• **Document section**:
Segment Open
Not sure if this will help anyone, but I had troubles connecting to vsftpd after upgrading baselayout this morning.  I do not use virtual users, but had set up system accounts for each user.  Each user account had been specified the shell /bin/false.  After upgrading baselayout the /etc/shells file was overwritten with a new one that did not have /bin/false as a valid shell.  Adding /bin/false to /etc/shells fixed my problems.

----------

## Raffi

I've tried various things to fix this problem, but I can't seem to get virtual users working again.

Has anyone gotten virtual users working with vsftpd-2.0.3-r1 and pam-0.78-r2?

----------

## UberLord

 *Raffi wrote:*   

> Has anyone gotten virtual users working with vsftpd-2.0.3-r1 and pam-0.78-r2?

 

I'm the new maintainer for vsftpd and I opened the original bug. It's not a vsftpd problem, but  a pam problem.

I do use virtual users, but they are LDAP and not db. Basically.any virtual that is not pam_userdb based works  :Smile: 

----------

## Raffi

Good to know. So any change the userdb stuff will get fixed soon? Barring that, any chance there is a howto for other types of virtual users?
Segment Closed
• **Dataset content**:
Segment Open
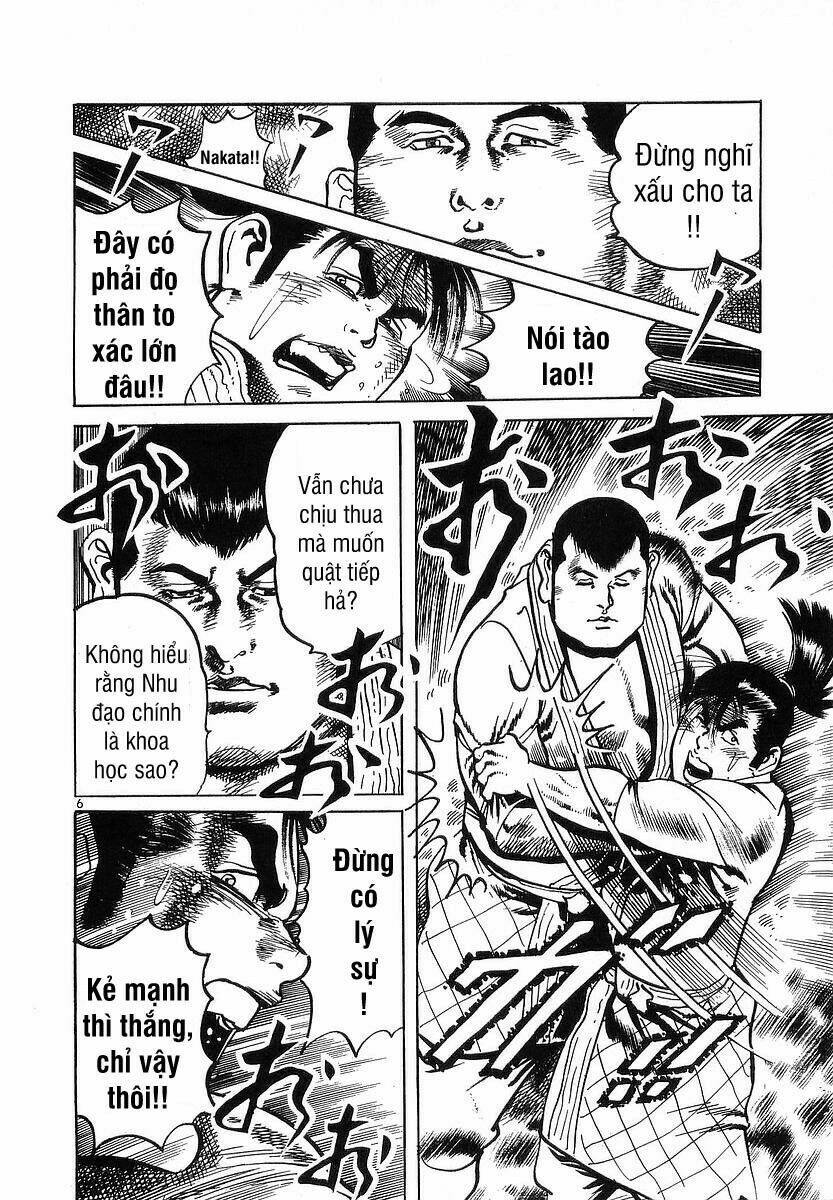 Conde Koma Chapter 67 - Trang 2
Segment Closed
Segment Open
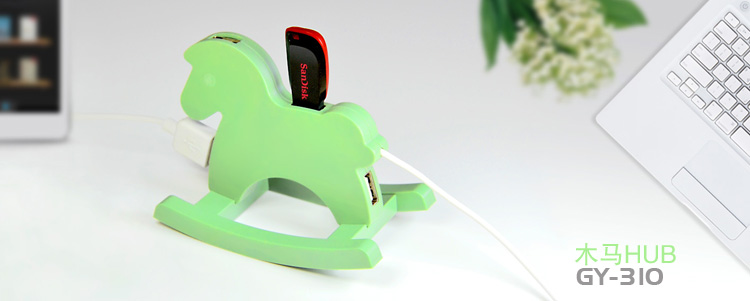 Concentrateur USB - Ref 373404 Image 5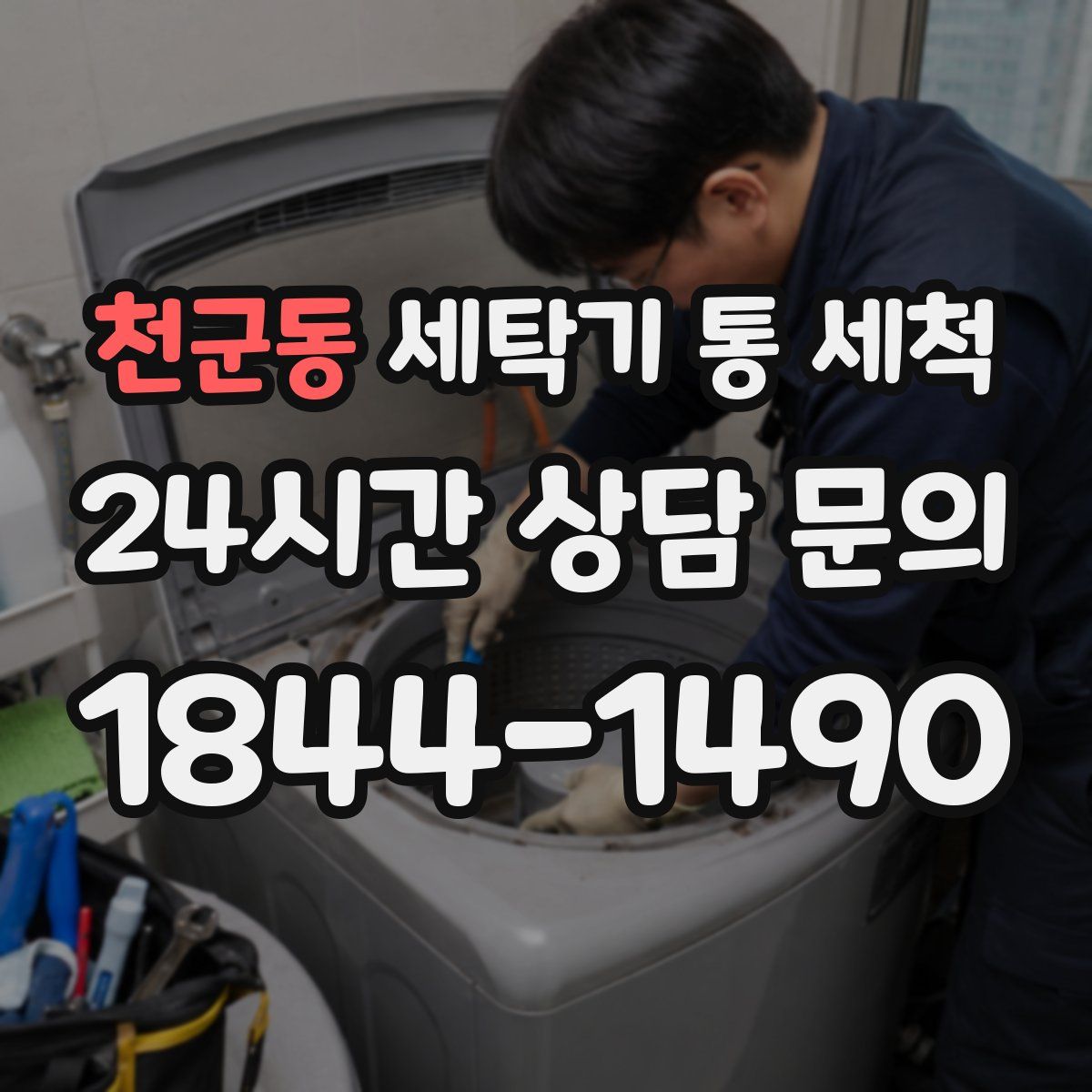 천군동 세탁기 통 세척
Segment Closed
Segment Open
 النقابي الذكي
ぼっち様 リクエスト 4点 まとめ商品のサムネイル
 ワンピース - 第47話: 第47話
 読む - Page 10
Segment Closed
• **Exercise instructions**:
- 1) Rewrite the portion of the vsftpd thread starting at "## UberLord" and ending at "a pam problem.", substituting "developer" for "maintainer".
- 2) List every question that Raffi asks in the vsftpd thread within his own posts, leaving out lines quoted inside another poster's reply.
None of the items is required for this work.

• **Written responses**:
- 1)
## UberLord

 *Raffi wrote:*   

> Has anyone gotten virtual users working with vsftpd-2.0.3-r1 and pam-0.78-r2?

 

I'm the new developer for vsftpd and I opened the original bug. It's not a vsftpd problem, but  a pam problem.

- 2)
- Has anyone gotten virtual users working with vsftpd-2.0.3-r1 and pam-0.78-r2?
- So any change the userdb stuff will get fixed soon?
- Barring that, any chance there is a howto for other types of virtual users?